What am I reading, and why? Anathem


After finishing Neal Stephenson’s Baroque Trilogy, I moved on to Anathem, his 2008 speculative fiction novel. I use that term instead of science fiction, because (#spoilers) what begins as something like Umberto Eco’s Name of the Rose (a medieval mystery set in a monastery) spends a lot of time exploring profound philosophical questions, and then the alien starship arrives. It is a deft combination of historical novel, alternate history creation, and pure SF.

Why read it?

#1: It’s funny. Laugh out loud funny. The lead character needs to leave his home monastery-like thing (called a concent) and travel halfway across the world, and his older sister wants to come with him on what might be the only adventure in her life.

But after a while, she said: “Do you need transportation? Tools? Stuff?”

“Our opponent is an alien starship packed with atomic bombs,” I said. “We have a protractor.”

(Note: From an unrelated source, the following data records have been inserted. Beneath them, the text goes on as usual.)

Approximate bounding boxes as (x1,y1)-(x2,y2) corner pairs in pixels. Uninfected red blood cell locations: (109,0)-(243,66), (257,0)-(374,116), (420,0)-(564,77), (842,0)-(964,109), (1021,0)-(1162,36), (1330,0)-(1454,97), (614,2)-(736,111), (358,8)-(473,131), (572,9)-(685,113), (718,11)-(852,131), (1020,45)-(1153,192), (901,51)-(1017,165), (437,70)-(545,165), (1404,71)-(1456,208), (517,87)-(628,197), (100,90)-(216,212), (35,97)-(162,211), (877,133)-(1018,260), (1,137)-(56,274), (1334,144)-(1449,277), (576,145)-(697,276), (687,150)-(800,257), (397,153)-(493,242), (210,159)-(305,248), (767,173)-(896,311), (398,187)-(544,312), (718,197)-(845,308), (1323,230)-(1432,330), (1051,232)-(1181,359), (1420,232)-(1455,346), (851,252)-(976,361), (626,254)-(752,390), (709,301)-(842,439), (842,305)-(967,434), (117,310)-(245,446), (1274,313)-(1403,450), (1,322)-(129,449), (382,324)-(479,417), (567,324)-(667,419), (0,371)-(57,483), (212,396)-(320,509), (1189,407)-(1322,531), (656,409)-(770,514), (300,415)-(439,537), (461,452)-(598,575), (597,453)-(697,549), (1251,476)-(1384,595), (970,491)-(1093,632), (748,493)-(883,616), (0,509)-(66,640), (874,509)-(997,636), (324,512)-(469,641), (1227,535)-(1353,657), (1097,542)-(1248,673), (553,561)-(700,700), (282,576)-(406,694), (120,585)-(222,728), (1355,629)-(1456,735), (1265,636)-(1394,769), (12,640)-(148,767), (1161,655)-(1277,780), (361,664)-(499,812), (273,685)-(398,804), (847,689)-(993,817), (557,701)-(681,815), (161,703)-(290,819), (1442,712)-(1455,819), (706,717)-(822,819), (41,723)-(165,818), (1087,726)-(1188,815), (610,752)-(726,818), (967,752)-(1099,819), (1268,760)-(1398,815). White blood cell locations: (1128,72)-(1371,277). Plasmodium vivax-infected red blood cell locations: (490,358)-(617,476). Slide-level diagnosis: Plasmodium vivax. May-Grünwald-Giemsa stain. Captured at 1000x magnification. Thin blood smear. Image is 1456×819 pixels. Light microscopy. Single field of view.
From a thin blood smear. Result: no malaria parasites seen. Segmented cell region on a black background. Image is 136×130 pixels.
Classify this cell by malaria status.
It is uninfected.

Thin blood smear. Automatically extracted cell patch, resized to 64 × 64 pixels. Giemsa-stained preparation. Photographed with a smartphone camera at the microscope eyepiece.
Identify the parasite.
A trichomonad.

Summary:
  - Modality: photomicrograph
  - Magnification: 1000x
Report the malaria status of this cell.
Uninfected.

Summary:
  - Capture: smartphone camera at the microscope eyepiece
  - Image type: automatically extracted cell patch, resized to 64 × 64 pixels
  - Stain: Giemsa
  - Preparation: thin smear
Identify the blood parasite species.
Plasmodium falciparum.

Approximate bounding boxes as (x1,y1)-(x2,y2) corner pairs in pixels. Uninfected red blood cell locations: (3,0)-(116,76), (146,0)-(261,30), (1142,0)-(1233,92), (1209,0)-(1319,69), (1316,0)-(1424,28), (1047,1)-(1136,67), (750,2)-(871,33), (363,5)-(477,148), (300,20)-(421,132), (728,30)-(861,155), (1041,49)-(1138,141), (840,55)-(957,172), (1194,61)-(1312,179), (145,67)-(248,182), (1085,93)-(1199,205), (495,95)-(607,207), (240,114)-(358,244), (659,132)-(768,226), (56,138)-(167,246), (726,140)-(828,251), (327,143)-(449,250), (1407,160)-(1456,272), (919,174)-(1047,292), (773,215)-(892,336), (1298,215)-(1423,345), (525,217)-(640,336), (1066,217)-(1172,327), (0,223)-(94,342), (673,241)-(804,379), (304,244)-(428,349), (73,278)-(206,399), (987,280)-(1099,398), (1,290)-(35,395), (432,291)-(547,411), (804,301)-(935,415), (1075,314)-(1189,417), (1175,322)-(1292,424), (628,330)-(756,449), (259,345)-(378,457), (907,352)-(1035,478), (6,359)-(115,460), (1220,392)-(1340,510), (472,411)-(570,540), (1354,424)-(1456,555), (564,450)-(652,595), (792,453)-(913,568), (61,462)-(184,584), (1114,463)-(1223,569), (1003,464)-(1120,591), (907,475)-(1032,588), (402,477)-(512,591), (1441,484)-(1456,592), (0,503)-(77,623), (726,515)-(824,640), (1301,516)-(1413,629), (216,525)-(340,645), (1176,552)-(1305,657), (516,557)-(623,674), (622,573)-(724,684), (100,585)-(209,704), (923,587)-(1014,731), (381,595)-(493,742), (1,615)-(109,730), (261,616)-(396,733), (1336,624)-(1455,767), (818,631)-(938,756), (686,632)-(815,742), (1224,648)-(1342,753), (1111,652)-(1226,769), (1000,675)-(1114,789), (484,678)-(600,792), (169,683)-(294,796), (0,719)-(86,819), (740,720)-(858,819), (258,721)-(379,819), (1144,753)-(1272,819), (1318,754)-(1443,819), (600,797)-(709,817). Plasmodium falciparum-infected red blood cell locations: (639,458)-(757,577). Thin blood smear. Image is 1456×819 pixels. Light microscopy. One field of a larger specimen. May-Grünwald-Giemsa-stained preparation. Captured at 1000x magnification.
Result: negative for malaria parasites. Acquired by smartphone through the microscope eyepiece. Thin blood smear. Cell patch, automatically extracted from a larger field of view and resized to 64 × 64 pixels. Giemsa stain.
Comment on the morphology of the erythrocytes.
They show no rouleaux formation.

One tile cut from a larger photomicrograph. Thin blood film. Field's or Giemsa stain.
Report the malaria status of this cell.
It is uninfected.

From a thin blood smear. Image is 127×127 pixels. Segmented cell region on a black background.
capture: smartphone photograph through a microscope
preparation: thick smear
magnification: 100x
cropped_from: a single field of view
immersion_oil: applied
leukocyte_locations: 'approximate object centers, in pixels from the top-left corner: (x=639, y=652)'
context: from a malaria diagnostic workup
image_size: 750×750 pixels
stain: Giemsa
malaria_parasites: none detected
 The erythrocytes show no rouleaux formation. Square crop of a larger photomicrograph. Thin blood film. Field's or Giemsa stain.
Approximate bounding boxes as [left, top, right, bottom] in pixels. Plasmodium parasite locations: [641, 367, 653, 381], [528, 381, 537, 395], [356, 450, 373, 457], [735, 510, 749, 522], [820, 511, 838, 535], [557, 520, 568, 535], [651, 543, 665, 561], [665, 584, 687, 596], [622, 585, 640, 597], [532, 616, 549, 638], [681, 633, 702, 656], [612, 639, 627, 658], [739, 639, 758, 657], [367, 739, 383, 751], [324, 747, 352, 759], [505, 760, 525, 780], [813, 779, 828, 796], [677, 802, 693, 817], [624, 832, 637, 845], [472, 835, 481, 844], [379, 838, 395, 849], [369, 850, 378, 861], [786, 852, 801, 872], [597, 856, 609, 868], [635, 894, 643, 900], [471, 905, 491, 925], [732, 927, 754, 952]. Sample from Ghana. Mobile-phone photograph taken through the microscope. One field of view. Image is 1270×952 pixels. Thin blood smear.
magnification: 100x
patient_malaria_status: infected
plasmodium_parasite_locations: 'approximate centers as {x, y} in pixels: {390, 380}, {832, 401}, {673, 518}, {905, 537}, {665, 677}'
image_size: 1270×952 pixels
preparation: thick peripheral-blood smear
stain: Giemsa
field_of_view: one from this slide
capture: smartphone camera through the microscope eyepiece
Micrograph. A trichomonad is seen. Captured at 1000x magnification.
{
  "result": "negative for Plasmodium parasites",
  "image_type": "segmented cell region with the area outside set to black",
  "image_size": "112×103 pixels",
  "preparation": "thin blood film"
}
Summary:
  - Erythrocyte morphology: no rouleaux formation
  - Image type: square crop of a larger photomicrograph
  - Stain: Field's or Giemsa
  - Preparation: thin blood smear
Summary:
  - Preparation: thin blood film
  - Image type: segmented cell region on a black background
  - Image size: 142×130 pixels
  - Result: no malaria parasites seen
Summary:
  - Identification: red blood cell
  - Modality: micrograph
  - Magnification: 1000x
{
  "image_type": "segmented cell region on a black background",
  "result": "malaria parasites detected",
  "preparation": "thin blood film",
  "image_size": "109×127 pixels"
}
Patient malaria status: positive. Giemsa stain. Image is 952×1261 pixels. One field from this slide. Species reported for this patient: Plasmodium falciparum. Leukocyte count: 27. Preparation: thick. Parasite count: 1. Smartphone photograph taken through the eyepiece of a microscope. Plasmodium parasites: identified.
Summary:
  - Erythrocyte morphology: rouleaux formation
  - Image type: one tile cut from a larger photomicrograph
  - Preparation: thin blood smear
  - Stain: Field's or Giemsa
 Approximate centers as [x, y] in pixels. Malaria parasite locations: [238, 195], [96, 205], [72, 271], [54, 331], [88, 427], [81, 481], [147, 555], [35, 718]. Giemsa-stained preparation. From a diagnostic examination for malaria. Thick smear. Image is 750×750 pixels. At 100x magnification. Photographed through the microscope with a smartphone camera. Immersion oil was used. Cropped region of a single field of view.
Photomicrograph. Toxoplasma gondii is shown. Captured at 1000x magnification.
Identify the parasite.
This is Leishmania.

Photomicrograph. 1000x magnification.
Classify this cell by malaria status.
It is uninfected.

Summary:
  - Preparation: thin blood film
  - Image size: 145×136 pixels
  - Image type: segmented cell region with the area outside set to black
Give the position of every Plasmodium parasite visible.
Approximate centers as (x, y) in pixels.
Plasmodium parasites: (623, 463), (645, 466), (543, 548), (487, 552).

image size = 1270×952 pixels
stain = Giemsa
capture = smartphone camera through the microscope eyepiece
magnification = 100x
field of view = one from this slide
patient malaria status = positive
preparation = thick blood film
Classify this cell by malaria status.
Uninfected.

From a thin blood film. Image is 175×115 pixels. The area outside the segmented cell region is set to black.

“Okay, I’ll go home and see if I can scrounge up a ruler and a piece of string.”

(Most people just cite the protractor line as amusing. If you remember your classical geometry, the ruler and piece of string reference is even funnier.)

#2: A lot of good speculative fiction works by taking the world as we know it, and changing one thing around. What if the Nazis had won; what if there was a planet where it was truly dark only once every thousand years; what if firemen went around burning books; what if all human history was getting a repair part for a spaceship (or acting as a giant computer to discover the meaning of life) and so on?

Anathem begins by putting all of those who DON’T believe in God inside the monasteries, and goes from there. It isn’t just a fun idea, it makes me consider deeply about the relationship between technology and thinking: in Stephenson’s world, those who believe in God have more obvious consumer technology than those inside the concents…but when the aliens show up, the cloistered monks and nuns (they aren’t EXACTLY monks and nuns, but think of them that way) have some surprising insights.

#3: The point of science fiction is not necessarily to predict the future. But sometimes it happens. I was happily reading along with Neal, and (#spoilers) enjoyed his completely wacky description of how his created world works: there are multiple universes, and it is possible to travel between universes, but human thought is capable of crossing between and influencing events in adjacent universes through quantum processes. Ha…those crazy SF novelists: where do they get their ideas?

This fall, scientists in California and Australia published a peer-reviewed scientific paper that contains many of these same elements. As has happened before, science fiction sometimes becomes science fact.